I remember the mornings. I also remember the nights. You use to call me a 10 in the evening, and we'd hang up at 4 in the morning. I'd tell you about me day, and what happened, how I felt. You did the same, telling me about your day, and how you felt. Yet we never told each other the truth, we'd always lie to keep each other from pushing further.
I loved you, but I never told you. I never knew how you felt. We were friends, and you had your love affairs. Of course, I was the only one you told this too. You told me all about your girlfriends, and how none of them felt right. How none of them compared to the special someone you had forever in your heart.
Did I tell you I started smoking? Did I tell you my parents were fighting? Did I tell you my brother left, and never came home? That I was all alone? Did I tell you I got into fights, and was being bullied. No. I never bothered with my personal life with you because you thought it was childish to tell those things. We were about fun and stupidity.
We were internet friends, and we wanted it to stay that way. Using an online chat, we never gave out our names. I liked that, a friend who always made me laugh and smile. A friend who never pushed me.
Until, you did tell me your name, and where you went to school. I knew you. You were popular and a d*****bag, as I thought. I thought you were lying. You were the person who started to bully me, and the person who always made me feel low. You, in my opinion, were the enemy. And your never suppose to love the enemy.
I didn't talk to you for days, and you got worried. You asked me for my name, and where I went to school.
Eventually, I told you. Eventually, you texted back. You didn't want anything to change, you just didn't want to be seen talking to me. You made me promise something so meaning ful to you, and then you broke it the next day.
I was fighting one of your ex's. I don't know why, but she picked the fight. You ran in the middle of the fight, and stopped it. you threw me over your shoulder and ran to the commons area. You yelled at me, kissed me, and left me. I ran after you, and slugged you, for making me feel this way.
More and more everyday, you talked to me. More and more everyday, I was getting bruises.

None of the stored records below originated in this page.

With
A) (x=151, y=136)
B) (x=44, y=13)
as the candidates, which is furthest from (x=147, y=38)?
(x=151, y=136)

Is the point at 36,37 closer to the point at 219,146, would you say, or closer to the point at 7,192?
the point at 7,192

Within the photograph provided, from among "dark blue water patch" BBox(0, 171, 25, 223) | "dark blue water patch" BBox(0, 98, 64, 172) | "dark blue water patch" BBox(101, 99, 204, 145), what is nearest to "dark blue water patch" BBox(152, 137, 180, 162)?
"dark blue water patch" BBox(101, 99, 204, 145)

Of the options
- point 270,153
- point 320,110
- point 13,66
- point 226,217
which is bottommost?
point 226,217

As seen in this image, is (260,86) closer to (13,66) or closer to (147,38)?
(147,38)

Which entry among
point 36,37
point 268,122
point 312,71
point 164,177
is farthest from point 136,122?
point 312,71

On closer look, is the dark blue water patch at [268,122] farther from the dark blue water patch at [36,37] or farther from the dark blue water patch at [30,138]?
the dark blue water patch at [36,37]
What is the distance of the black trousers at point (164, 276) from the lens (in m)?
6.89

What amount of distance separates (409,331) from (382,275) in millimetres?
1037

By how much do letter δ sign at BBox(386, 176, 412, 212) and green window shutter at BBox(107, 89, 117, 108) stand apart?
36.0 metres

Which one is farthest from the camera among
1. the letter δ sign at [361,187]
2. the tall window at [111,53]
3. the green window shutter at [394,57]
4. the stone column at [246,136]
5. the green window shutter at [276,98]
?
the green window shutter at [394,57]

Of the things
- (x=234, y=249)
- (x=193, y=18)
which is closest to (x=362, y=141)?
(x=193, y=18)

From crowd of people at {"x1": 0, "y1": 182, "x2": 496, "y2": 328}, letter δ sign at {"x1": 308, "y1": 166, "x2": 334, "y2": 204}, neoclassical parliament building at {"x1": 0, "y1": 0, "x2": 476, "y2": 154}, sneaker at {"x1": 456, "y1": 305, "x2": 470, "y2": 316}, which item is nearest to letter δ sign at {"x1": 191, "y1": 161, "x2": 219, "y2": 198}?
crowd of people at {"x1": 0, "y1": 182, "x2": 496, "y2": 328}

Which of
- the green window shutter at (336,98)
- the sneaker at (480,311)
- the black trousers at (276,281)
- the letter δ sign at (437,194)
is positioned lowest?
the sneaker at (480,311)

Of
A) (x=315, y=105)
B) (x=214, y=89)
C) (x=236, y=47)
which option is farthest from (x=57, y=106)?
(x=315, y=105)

More and more everyday, you were getting curious.
That's when I told you about my personal life, and what was happening at my house. And you ran. You were gone like nothing the next day. And you never talked to me again. 2 years gone by, and now you start to notice me.
But who knew 2 years of fighting though stress, and bullying, I would forget you? Maybe that was my happily ever after. Just maybe. But who knows.